**Requirements:** Reproduce the material below, substituting "shrub" for "bush" and leaving everything else unchanged.

--------------------------------------------------

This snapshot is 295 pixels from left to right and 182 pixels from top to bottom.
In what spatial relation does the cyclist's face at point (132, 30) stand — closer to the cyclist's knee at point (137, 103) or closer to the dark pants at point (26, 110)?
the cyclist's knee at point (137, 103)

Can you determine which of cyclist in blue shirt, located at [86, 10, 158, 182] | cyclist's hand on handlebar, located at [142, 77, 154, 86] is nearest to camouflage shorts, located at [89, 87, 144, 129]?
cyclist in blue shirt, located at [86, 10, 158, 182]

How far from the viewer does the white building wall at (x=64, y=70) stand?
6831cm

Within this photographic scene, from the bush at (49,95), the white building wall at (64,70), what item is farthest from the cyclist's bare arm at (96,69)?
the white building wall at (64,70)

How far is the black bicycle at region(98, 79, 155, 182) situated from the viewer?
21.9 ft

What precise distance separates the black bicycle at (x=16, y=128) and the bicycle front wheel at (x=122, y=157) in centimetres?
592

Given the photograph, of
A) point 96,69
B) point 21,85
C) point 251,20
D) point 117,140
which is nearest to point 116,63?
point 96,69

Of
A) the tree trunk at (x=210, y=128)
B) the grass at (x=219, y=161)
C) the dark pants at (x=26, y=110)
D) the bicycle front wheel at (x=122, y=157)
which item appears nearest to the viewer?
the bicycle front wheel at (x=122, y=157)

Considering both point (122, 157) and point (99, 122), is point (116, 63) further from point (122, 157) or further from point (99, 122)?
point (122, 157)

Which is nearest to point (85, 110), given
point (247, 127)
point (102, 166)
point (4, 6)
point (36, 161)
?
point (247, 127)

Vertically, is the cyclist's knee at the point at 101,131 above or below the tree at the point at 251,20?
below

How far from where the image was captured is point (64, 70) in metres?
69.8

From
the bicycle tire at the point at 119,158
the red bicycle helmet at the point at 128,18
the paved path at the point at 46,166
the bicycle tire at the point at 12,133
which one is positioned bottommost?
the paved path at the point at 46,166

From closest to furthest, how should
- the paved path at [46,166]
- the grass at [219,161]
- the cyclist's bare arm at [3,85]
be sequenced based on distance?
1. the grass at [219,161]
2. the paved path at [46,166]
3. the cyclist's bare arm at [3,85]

--------------------------------------------------

**Written solution:**
This snapshot is 295 pixels from left to right and 182 pixels from top to bottom.
In what spatial relation does the cyclist's face at point (132, 30) stand — closer to the cyclist's knee at point (137, 103) or closer to the dark pants at point (26, 110)?
the cyclist's knee at point (137, 103)

Can you determine which of cyclist in blue shirt, located at [86, 10, 158, 182] | cyclist's hand on handlebar, located at [142, 77, 154, 86] is nearest to camouflage shorts, located at [89, 87, 144, 129]?
cyclist in blue shirt, located at [86, 10, 158, 182]

How far from the viewer does the white building wall at (x=64, y=70) stand?
6831cm

Within this photographic scene, from the shrub at (49,95), the white building wall at (64,70), what item is farthest from the cyclist's bare arm at (96,69)?
the white building wall at (64,70)

How far is the black bicycle at region(98, 79, 155, 182) situated from the viewer?
21.9 ft

What precise distance separates the black bicycle at (x=16, y=128) and the bicycle front wheel at (x=122, y=157) in centimetres?
592

Given the photograph, of
A) point 96,69
B) point 21,85
C) point 251,20
D) point 117,140
which is nearest to point 116,63?
point 96,69

Of
A) the tree trunk at (x=210, y=128)
B) the grass at (x=219, y=161)
C) the dark pants at (x=26, y=110)
D) the bicycle front wheel at (x=122, y=157)
which item appears nearest to the viewer?
the bicycle front wheel at (x=122, y=157)

Considering both point (122, 157) and point (99, 122), is point (116, 63) further from point (122, 157) or further from point (99, 122)?
point (122, 157)

Which is nearest to point (85, 110), given
point (247, 127)
point (102, 166)
point (4, 6)
point (36, 161)
?
point (247, 127)

Vertically, is the cyclist's knee at the point at 101,131 above or below the tree at the point at 251,20?
below

How far from where the image was captured is point (64, 70) in metres?
69.8

From
the bicycle tire at the point at 119,158
the red bicycle helmet at the point at 128,18
the paved path at the point at 46,166
the bicycle tire at the point at 12,133
which one is positioned bottommost?
the paved path at the point at 46,166

From closest to furthest, how should
- the paved path at [46,166]
- the grass at [219,161]
- the cyclist's bare arm at [3,85]
be sequenced based on distance?
1. the grass at [219,161]
2. the paved path at [46,166]
3. the cyclist's bare arm at [3,85]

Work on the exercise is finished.